LOCAL_DBT_PROJECT_PATH = "/path/to/local/project"

@op
def clone_dbt_project():
    if not os.path.exists(LOCAL_DBT_PROJECT_PATH):
        os.makedirs(LOCAL_DBT_PROJECT_PATH)
    # ... some code to download current state of the dbt Cloud project
from there, you could put this into a simple job, and run it on a schedule, maybe every 5 minutes or something like that. This would ensure that you had a reasonably up-to-date local copy.
The other option would involve similar code, but a slightly different mental model. Here, you'd have an asset instead of an op, and treat this cloned project as a persistent data object that your dbt Cloud assets depend on.
Copy code
@asset
def cloned_dbt_project():
    if not os.path.exists(LOCAL_DBT_PROJECT_PATH):
        os.makedirs(LOCAL_DBT_PROJECT_PATH)
    # ... some code to download current state of the dbt Cloud
from there, you'd need a way to tell Dagster that the dbt Cloud assets depend on this cloned_dbt_project asset.
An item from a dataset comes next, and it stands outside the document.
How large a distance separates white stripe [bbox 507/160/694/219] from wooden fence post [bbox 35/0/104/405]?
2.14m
I think you would be able to do that by messing with the sources.yml file in your dbt project (as dagster parses that to figure out how to map dbt sources to dagster assets). It'd definitely be a bit of a hack, but it should work well enough.
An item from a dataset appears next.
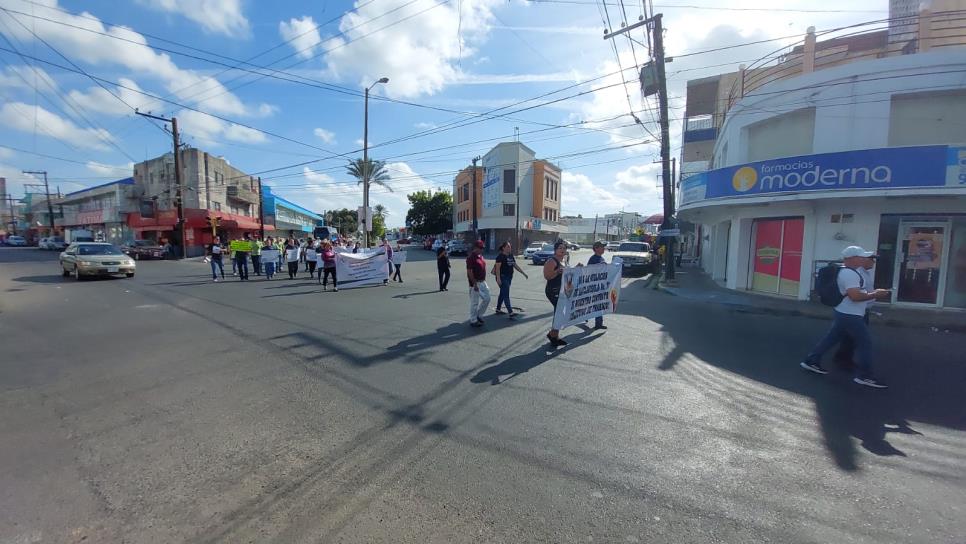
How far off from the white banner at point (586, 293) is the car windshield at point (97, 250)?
1823cm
anyway, happy to chat through this more, as we're definitely interested in adding support for dbt Cloud + assets
a
hello @owen, Thanks very much for the information. I was able to implement DBT Cloud to DBT Cli code synchronization using an op. I had a bit of permission issues primarily due to using git clone to reload my drop location but after a few tweeks i was able to pull it off. With regards to the dbt cloud + assets configuration, I expect the SDA implementation for DBT Cloud should look similar to its DBT Cli implementation especially because all the artifacts (manifest.json, run_results.json, sources.yaml) are present in a DBT Cloud environment directly. From the looks of it DBT Cloud API v2.0 has a few methods to extract these artifacts through appropriate requests. Therefore any materialzation of assets of a DBT Cloud project would be equivalent to firing a request to the DBT Cloud API to run a project/model/lineage. Atleast thats the direction i would head to for starters which is to leverage DBT Cloud API features to integrate within Dagster. I hope this helps a bit :)